The second problem, hitting at the same time, was cash. Bill collectors had started lurking around the Austin headquarters, once catching an aide who was climbing out a window to escape. By July 5, the campaign helicopter sat grounded in Harlingen for lack of gas money. Johnson told his wife, Lady Bird, he was going to end the campaign. She reached out to a wealthy friend, Sid Richardson, who advanced enough credit to put the helicopter back in the air. Suddenly the campaign was rebuilding its flight schedule. At the same time Johnson and Joe Mashman, the new pilot, were learning to get along.
That part proved easy, because Mashman was an expert at aerial showmanship and embraced his role with an enthusiasm that bordered on derring-do. While Chudars had never tried to land his two-ton ship on a building roof, Mashman agreed to set the 1,900-pound Bell atop a gas station in Rosenberg, a town 30 miles southwest of Houston.
The helicopter’s novelty had proved valuable in rural settings; as the primary season entered its last week, Johnson shifted his efforts to the cities, where it was harder to leverage that novelty. Some cities wouldn’t allow off-airport landings, and some legal sites were more trouble than they were worth. Hoping for a mass night rally in Houston’s Hermann Park, the campaign leaned hard on Houston Power & Light to put up poles and lights with just five hours’ notice. But on the way the Bell’s engine overheated (campaign literature had clogged the cooling fins), and the helicopter had to set down elsewhere. While everyone at the park was looking to the sky, Johnson pulled up in a car. Quipped the emcee to an unsmiling candidate, “That was a mighty smooth landing!”
On July 24, Coke Stevenson out-polled the other 10 candidates. But he didn’t cross the 50 percent threshold, so a runoff election was slated for August 28. Lyndon Johnson had clawed his way onto the runoff ballot, but he trailed by 71,000 votes.
The helicopter had gotten him that far, but now he parked it and, relying on shoe leather, worked harder than ever. According to the official tally from the August 28 runoff, nearly a million votes were cast. Johnson won by 87 votes, despite charges that Johnson’s people had bought hundreds of ballots from county bosses. Twelve years later, Johnson was headed to the White House.
The Sikorsky S-51 Johnson’s campaign used flew commercially, mostly for constructing utility lines, until the 1970s, when it was acquired by the U.S. Army Aviation Museum in Fort Rucker, Alabama. The Bell 47D worked in the Gulf of Mexico oil patch from 1949 to 1954, when ownership shifted to a mineral exploration company in Colombia.

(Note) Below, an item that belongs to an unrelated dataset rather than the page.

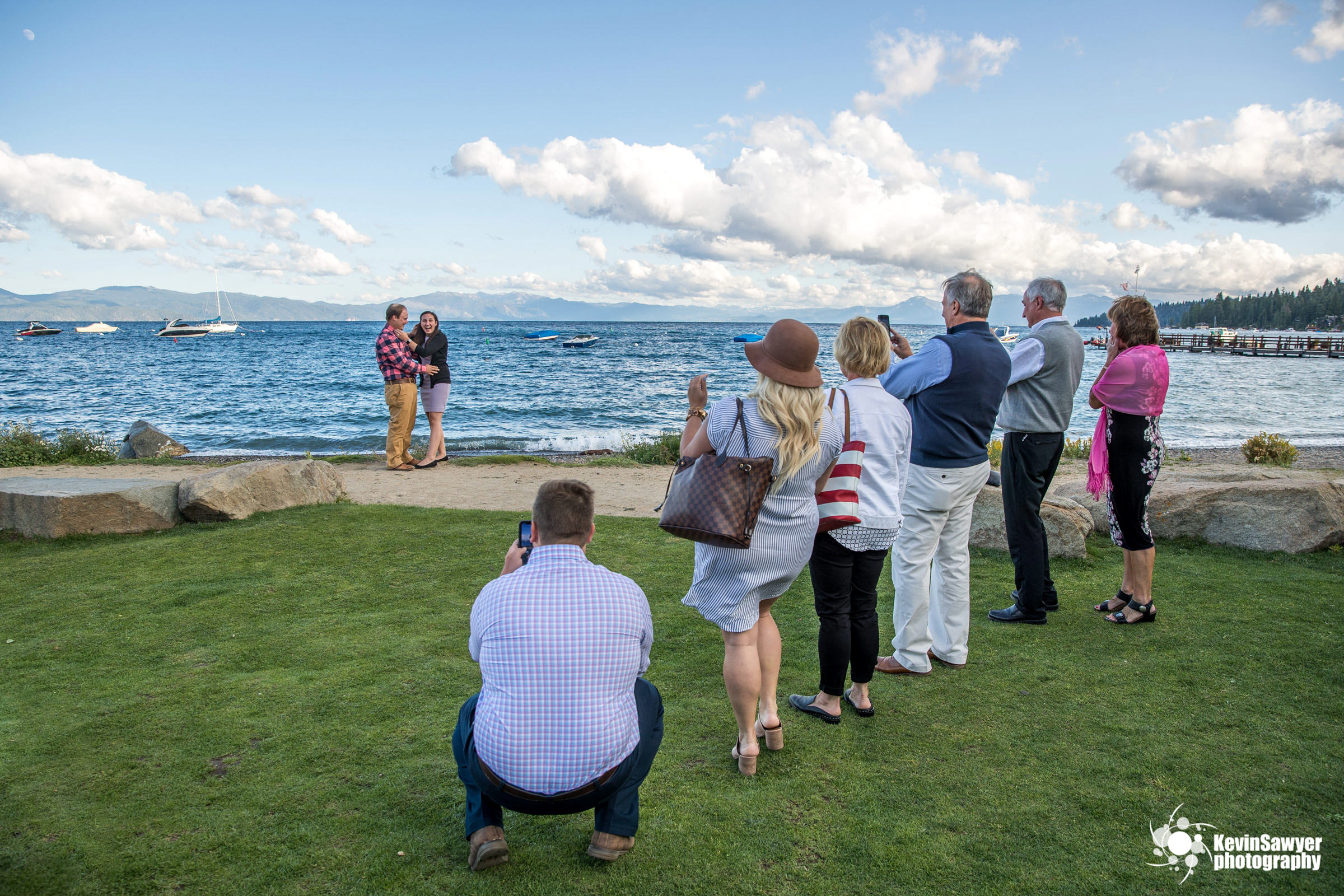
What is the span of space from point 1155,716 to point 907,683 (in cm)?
123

As president and ex-president, LBJ continued to have a soft spot for helicopter travel. He insisted on adding heliports to the Federal Building in Austin and his presidential library. Johnson invited Mashman to the ranch for social events; once he joined the pilot in the machine to help rescue people along the flooding Pedernales River.
Although Johnson didn’t use a helicopter in his runoff campaign, statistics from that election show that the earlier helicopter campaign may have helped him. Even though runoffs rarely see a strong turnout, a very high percentage of the voters who came out to vote for Johnson were rural—the same people he had dropped in on during seven hot and anxious weeks.